Speaking of letters, another volume of T. S. Eliot’s letters has also been published. This brings us to seven thousand pages in eight volumes, and we’re only at 1938. Eliot died in 1965. Does the project transform Eliot into an institution, Robert Crawford asks (as if he weren’t already)? Perhaps. The latest volume does highlight one less discussed aspect of his work, however, and his life: Eliot’s names. “The way Eliot names himself is much more complicated than the way he names Emily. He signs himself variously in these letters: ‘Mr Possum’, ‘T.S.E.’, ‘T.S. Eliot’, ‘Tom’, ‘Herlock Sholmes’, ‘Uncle Tom’, ‘TP’ (short for ‘Tom Possum’ or ‘The Possum’), ‘T’, leaves a deliberate blank, ‘Possum’, ‘POSSUM’, ‘Tp’, ‘Secretary’, ‘Tom Eliot’, ‘T.S.’, ‘Th. Eliot/of Somerset’, ‘TP’, ‘THE MAN IN WHITE SPATS’, ‘Tom S.’, ‘UNCLE TOM’, ‘ANNOYED’, ‘O. Possum’, ‘T. Possum’, and ‘O Possum’ and, while masquerading as other Faber colleagues in spoof reports on his own book, ‘R. de la M.’, ‘A.P.’ and ‘H.R.’ – hardly a shocking number of self-presentations over 1100 pages, but suggestive of a certain fluidity . . . Taking ‘The Naming of Cats’ as a template, most of these names can also be grouped in ‘three different’ categories. There is the ‘everyday’ name: Thomas, T.S. Eliot and variants thereof. Then there is the ‘peculiar’ name of the creature – ‘Possum’ and its many variants. Lastly, there is the mysterious ‘ineffable’ blank – the deliberately empty space to which, nonetheless, names can be linked.”

Paul Waterman’s obscure lightness: “A lot of Boy for a Blonde is like this. Likewise, Love to the Town. Philosophical, perverse, oddly obscure, sometimes naughty, metrically clean and lucid everywhere . . . but mainly oddly obscure. Then come those strange three years of limericks, miraculous limericks that manage a feat not accomplished since Christmas 1872. Namely, they stand up to a hundred readings.”

I’ve read James Matthew Wilson’s latest collection of poetry, The Hanging God. It’s a lovely work of contemporary religious poetry. Read Emina Melonic’s review of it over at Law and Liberty: “In his new collection of poetry, The Hanging God, Wilson explores the good, the beautiful, and the true but also the odd. In the midst of this ordered universe, Wilson’s elaborate, complex, and graceful imagination offers us glimpses of human ugliness and peculiarities.”

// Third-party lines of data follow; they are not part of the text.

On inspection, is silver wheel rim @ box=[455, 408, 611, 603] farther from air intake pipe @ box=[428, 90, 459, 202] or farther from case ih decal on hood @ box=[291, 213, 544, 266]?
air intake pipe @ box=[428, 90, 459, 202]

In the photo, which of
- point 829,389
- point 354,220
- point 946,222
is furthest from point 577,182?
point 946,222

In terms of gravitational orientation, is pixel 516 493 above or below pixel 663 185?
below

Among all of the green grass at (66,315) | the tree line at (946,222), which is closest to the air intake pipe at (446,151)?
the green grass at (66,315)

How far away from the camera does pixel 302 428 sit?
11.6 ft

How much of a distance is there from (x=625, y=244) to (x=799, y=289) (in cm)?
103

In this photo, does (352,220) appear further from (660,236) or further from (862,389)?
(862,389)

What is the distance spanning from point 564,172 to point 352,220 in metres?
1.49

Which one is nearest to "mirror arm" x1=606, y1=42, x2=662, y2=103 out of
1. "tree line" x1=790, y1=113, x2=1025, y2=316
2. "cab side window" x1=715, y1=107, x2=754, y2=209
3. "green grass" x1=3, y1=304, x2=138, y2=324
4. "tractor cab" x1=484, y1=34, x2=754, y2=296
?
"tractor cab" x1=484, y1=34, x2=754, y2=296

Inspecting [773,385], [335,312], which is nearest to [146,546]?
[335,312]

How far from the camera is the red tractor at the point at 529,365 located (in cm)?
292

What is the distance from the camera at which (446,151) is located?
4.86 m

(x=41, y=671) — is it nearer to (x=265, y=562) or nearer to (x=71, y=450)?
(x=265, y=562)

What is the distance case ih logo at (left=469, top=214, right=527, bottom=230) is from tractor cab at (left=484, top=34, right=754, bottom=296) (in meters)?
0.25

Paul Hollander reviews a flawed book on the nostalgia for communism: “The long-term effects of the collapse of communism on the political attitudes of the people who lived under it deserve serious attention, especially in light of the initial hopes these historical events stimulated. Of late these favorable expectations have been replaced by mounting concern over the shift toward authoritarianism, most notably in Russia under Putin, followed by similar trends in Hungary and Poland. The most obvious, if partial, explanation has been the absence of democratic historical-cultural traditions in these countries, as well as the unmet expectations the fall of the communist systems generated among their populations. Another explanation of these trends, suggested by Dancing Bears: True Stories of People Nostalgic for Life Under Tyranny, is that human beings used to living under repressive governments over long periods find it difficult to adapt to their new freedoms, like the dancing bears liberated from their harsh routines.”

James Holzhauer has won $1.2 million in 16 Jeopardy! victories. Here’s his strategy.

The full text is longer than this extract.